▶ **WRITTEN TASKS**:
**A.** Retype the passage from the Toyplot data tables page below, starting at "Data Tables¶" and ending at "visualize tabular data.".
**B.** In the Toyplot data tables page below, what kind of array is each column of a toyplot.data.Table?

▶ **SELECTED EXTRACT**:

* * * * * * * * *

Data Tables¶
Overview¶
Data tables, with rows containing observations and columns containing variables or series, are arguably the cornerstone of science. Much of the functionality of Toyplot or any other plotting package can be reduced to a process of mapping data series from tables to properties like coordinates and colors. To facilitate this, Toyplot provides toyplot.data.Table
- an ordered, heterogeneous collection of named, equal-length columns, where each column is a Numpy masked array. Toyplot data tables are used for internal storage and manipulation by all of the individual types of plot, and can be useful for managing data prior to ingestion into Toyplot.
Be careful not to confuse the data tables described in this section with Table Coordinates, which are used to visualize tabular data.
[1]:
import toyplot.data
import numpy
[2]:
table = toyplot.data.Table()
table["x"] = numpy.arange(10)
table["x*2"] = table["x"] * 2
table["x^2"] = table["x"] ** 2
table
[2]:
x | x*2 | x^2 |
---|---|---|
0 | 0 | 0 |
1 | 2 | 1 |
2 | 4 | 4 |
3 | 6 | 9 |
4 | 8 | 16 |
5 | 10 | 25 |
6 | 12 | 36 |
7 | 14 | 49 |
8 | 16 | 64 |
9 | 18 | 81 |
You can see from this small example that Toyplot tables provide automatic pretty-printing when used with Jupyter notebooks, like other Toyplot objects (Jupyter pretty-printing is provided as a convenience - to create tabular data graphics, you will likely want the additional control provided by Table Coordinates).
A Toyplot table behaves like a Python dict that maps column names (keys) to the column values (1D arrays). For example, you assign and access individual columns using normal indexing notation with column names:
[3]:
print(table["x"])
print(table["x*2"])
print(table["x^2"])
[0 1 2 3 4 5 6 7 8 9]
[ 0 2 4 6 8 10 12 14 16 18]
[ 0 1 4 9 16 25 36 49 64 81]
In addition, the keys()
, values()
, and items()
methods also act like their standard library counterparts, providing column-oriented access to the table contents. However, unlike a normal Python dict, a Toyplot table remembers the order in which columns were added to the table, and always returns them in the same order:
[4]:
for name in table.keys():
print(name)

* * * * * * * * *

▶ **EXTRACTED DATA**:

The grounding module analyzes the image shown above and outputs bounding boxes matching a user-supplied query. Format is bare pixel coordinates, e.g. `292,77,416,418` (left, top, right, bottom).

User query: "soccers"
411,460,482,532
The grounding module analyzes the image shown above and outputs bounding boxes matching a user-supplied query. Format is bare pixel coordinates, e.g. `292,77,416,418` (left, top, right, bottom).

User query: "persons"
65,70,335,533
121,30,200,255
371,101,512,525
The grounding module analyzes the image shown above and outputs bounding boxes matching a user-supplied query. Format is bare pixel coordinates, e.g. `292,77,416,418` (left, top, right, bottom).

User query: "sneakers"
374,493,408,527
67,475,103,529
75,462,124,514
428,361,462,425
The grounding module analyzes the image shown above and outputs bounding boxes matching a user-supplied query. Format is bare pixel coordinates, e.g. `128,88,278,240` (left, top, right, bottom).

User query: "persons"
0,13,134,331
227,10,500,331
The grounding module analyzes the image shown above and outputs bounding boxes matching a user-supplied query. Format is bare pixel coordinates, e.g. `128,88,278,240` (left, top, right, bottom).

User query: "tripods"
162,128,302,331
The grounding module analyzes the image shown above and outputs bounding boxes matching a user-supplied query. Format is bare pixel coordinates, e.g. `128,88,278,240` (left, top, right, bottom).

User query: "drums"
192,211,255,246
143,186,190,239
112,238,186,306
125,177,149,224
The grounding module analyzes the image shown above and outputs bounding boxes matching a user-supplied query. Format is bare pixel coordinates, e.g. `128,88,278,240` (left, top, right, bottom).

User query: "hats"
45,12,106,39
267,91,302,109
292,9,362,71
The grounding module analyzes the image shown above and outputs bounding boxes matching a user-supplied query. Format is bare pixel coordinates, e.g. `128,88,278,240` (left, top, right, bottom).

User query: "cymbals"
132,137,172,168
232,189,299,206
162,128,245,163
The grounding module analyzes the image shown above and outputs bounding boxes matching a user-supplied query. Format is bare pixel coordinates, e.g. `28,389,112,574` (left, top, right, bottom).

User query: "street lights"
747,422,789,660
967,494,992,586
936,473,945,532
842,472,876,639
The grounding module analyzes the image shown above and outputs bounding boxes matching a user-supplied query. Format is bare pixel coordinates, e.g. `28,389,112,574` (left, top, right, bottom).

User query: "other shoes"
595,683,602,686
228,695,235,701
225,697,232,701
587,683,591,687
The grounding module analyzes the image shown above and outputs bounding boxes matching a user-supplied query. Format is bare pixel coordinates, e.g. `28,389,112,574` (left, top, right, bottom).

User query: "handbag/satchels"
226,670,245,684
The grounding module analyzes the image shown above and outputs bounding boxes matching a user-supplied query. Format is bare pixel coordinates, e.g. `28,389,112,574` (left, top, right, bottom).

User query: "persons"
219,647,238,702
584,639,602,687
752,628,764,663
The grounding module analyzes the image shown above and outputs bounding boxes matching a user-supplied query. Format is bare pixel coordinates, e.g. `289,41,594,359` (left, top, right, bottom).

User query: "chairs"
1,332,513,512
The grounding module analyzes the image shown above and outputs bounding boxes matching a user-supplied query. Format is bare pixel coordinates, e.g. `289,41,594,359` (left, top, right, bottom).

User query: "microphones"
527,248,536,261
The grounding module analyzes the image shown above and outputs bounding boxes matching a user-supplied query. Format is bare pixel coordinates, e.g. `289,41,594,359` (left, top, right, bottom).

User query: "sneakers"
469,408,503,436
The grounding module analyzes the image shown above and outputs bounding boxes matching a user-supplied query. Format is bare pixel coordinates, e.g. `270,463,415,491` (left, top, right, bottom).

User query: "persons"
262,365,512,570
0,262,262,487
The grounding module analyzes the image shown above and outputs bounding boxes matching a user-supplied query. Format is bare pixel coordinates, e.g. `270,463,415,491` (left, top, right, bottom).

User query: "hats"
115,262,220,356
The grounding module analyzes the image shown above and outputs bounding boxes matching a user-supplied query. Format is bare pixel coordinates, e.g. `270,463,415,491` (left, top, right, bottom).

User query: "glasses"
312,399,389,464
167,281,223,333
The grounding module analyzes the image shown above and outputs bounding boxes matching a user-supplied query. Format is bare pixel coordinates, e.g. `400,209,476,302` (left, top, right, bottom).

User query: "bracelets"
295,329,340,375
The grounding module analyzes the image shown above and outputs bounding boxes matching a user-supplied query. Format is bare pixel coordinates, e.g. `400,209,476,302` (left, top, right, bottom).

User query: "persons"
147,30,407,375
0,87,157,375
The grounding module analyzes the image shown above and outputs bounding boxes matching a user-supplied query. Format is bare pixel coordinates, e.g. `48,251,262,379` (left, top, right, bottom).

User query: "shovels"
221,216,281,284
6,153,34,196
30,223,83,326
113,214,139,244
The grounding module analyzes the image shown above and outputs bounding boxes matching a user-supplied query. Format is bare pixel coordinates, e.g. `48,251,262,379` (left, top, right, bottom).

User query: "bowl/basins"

* * * * * * * * *

▶ **TASK-BY-TASK OUTPUTS**:
**A.**
Data Tables¶
Overview¶
Data tables, with rows containing observations and columns containing variables or series, are arguably the cornerstone of science. Much of the functionality of Toyplot or any other plotting package can be reduced to a process of mapping data series from tables to properties like coordinates and colors. To facilitate this, Toyplot provides toyplot.data.Table
- an ordered, heterogeneous collection of named, equal-length columns, where each column is a Numpy masked array. Toyplot data tables are used for internal storage and manipulation by all of the individual types of plot, and can be useful for managing data prior to ingestion into Toyplot.
Be careful not to confuse the data tables described in this section with Table Coordinates, which are used to visualize tabular data.

**B.** Each column is a Numpy masked array.